On May 2, Secretary of National Defense Luis Cresencio Sandoval said that the Mexican armed forces had seized 39,782 firearms since December 2018. According to the head of the military, around 70% of the seized weaponry is of U.S. origin.
Specifically, Sandoval briefed that 50-caliber machine guns have gained popularity among crime syndicates in Mexico, with authorities reporting increased presence of those firearms.
Sandoval explained that such high-powered weapons are produced in the U.S. and said that Mexican intelligence is well aware of the type of weaponry that comes from Mexico’s northern neighbor.
“We have identified the weapons coming from the United States that could be entering through the borders of Texas, with the borders also over California, which are the ones where it has been detected that there is a passage of weapons, that today in customs we have seizures of weapons transiting from north to south,” said Sandoval.
In addition, during the presidential morning briefing on April 4, the head of the Secretary of Security and Citizen Protection, Rosa Icela Rodríguez Velázquez, also reported a notable increase in the seizure of high-caliber ammunition in the country, citing as well the growing presence of the Baretta machine gun.

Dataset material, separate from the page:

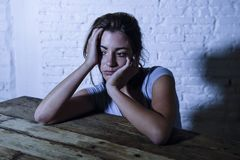 Młoda piękna smutna, przygnębiona kobieta patrzeje i marnotrawiącym i udaremniającym cierpienia bólem i psuł się zdjęcie stock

Reportedly, the Baretta rifle lists as a favorite within the arsenal of Mexico’s leading drug cartels, such as the Sinaloa Cartel and the Cartel Jalisco New Generation (CJNG).
During her intervention at the press conference, Velázquez linked gun production and distribution in the U.S. with the violence plaguing Mexico.
“We continue to say that the violence suffered in a large part of our country is due to the reinforcement of this type of criminal groups that have illicit weapons coming from the United States, and we emphasized the need to reinforce these operations,” said Velázquez.
Velázquez shared that the U.S. Bureau of Alcohol, Tobacco, Firearms and Explosives is the leading authority behind “Operation from North to South,” a joint operation agreed upon by the Mexican and U.S. governments that seek to dismantle firearms and fentanyl trafficking, the transborder security effort was signed last February in Washington.
Mexico has actively tried to hamper gun smuggling from the U.S., with the Foreign Ministry under Marcelo Ebrard suing 10 major gun manufacturers in the U.S. on August 2021.
However, the suit was shortly discarded by federal Judge Dennis Saylor since the Protection of Lawful Commerce in Arms Act (PLCAA) establishes that businesses in the U.S. that are engaged in foreign commerce are “not, and should not, be liable for the harm caused by those who criminally or unlawfully misuse firearm products.”
On March 15, Ebrard appealed the judge’s decision. The resolution for or against the Mexican cause will be known at the end of 2023.
“The Government of Mexico argues that PLCAA does not provide any immunity to gun companies for damages caused by criminal acts committed with their weapons in Mexico,” wrote Ebrard in a press release.